# start of PROVIDED TEXT

EX-10.2 3 cfms-093017xex102.htm EXHIBIT 10.2 Exhibit

CONFORMIS, INC.
FIRST AMENDMENT TO THE AMENDED AND RESTATED EMPLOYMENT AGREEMENT

THIS AMENDMENT (the “Amendment”) to a letter agreement of employment dated October 19, 2016 as amended and restated (the “Employment Agreement”) by and between ConforMIS, Inc., a Delaware corporation (the “Company”), and Mark A. Augusti (the “Executive”) is made and entered into as of August 1, 2017 (the “Effective Date of the Amendment”).
WHEREAS, the Company entered into the Employment Agreement and retained the services of the Executive as its President and Chief Executive Officer of the Company effective as of November 14, 2016;
WHEREAS, the Company and Executive amended and restated the Employment Agreement on or about December 2, 2016; and
WHEREAS, the Company and the Executive wish to further amend the Employment Agreement as set forth herein effective as of the Effective Date of the Amendment to conform certain provisions of the Agreement related to grants of equity to be consistent with the grants of equity that have been provided to the Executive, and to make other modifications to the terms of the Agreement as provided herein;
NOW THEREFORE, in consideration of the mutual covenants and responsibilities contained herein, the Company and the Executive hereto agree to the terms of the Amendment as follows:
1.
Section 7 of the Employment Agreement (“Annual Long-Term Incentive Awards”) is rewritten in its entirety to read as follows:
7. Annual Long-Term Incentive Awards: You will be eligible to participate in the Company’s annual long-term incentive program. Your initial annual long-term incentive award will be comprised of equity awards having a value of $1,000,000 (the “Initial Award”). The Initial Award will be allocated between an award of a Stock Option and a Restricted Stock Award (each as defined below).
A.
The Stock Option will consist of an option to acquire shares of the Company’s common stock having a Black Scholes value as of the date of grant of $500,000 (such Black Scholes value calculated using as the exercise price for a single share of the Company’s common stock the 60-day average closing price of the Company’s common stock on and inclusive of the date of grant, as reported by the Nasdaq Global Select Market), with such option (i) granted under and subject to the terms of the Company’s stock incentive plan, (ii) having an exercise price equal to the fair market value of the Company’s common stock on the date of grant of the option, (iii) vesting in equal monthly installments over a four (4) year period, subject to your continued employment with the Company on each



applicable vesting date, and (iv) having such other terms as are set forth in the applicable stock option agreement and the annual long-term incentive program.
B.
The Restricted Stock Award will consist of the right to receive shares of the Company’s common stock having a value of $500,000 (calculated using as the price of a single share of the Company’s common stock the 60-day average closing price of the Company’s common stock on and inclusive of the date of grant, as reported by the Nasdaq Global Select Market), with such shares (i) granted under and subject to the terms of the Company’s stock incentive plan, (ii) vesting in equal annual installments over a four (4) year period beginning on the first anniversary of the date of grant of the award subject to your continued employment on each applicable vesting date and (iii) having such other terms as are set forth in the applicable restricted stock award agreement and the annual long-term incentive program.

# end of PROVIDED TEXT
# start of STORED DATA

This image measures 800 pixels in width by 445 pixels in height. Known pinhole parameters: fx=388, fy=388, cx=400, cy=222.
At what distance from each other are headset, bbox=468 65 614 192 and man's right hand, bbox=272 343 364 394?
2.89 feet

# end of STORED DATA
# start of STORED DATA

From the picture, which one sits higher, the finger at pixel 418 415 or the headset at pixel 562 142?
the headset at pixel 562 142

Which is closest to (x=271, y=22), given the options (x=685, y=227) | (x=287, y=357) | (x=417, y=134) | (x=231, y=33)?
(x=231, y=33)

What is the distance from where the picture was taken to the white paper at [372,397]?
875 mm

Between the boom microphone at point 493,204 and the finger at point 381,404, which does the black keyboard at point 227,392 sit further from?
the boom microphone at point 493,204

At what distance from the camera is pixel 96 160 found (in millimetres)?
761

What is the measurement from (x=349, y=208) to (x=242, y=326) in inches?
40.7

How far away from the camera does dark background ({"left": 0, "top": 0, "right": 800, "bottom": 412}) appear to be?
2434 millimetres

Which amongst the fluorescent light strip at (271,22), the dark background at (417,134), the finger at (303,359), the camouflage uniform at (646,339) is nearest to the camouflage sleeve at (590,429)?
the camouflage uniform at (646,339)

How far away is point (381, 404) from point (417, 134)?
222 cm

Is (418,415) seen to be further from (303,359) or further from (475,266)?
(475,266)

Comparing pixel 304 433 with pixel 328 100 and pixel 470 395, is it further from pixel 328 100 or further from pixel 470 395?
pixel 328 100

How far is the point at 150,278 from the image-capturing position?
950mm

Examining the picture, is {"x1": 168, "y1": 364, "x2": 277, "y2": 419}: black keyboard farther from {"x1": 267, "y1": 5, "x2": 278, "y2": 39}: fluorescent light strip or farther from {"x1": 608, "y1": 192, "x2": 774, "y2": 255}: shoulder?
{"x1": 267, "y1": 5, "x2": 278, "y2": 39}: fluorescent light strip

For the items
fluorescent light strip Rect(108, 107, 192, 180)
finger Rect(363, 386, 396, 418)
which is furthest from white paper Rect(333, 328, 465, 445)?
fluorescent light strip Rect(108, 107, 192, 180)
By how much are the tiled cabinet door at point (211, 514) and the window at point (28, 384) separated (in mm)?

# end of STORED DATA
# start of STORED DATA

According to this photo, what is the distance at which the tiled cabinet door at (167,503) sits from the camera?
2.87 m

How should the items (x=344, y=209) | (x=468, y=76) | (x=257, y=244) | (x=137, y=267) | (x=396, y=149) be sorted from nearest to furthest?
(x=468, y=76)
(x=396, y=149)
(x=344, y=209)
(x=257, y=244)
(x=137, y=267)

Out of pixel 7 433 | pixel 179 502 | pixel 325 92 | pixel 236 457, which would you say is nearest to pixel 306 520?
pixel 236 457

# end of STORED DATA

### [EXERCISE DETAILS]
According to the employment agreement amendment, over what period and in what installments does the Stock Option vest? The items that come after the text are not needed for the task.

### [THE COMPLETED TASK]
It vests in equal monthly installments over a four-year period, subject to continued employment on each vesting date.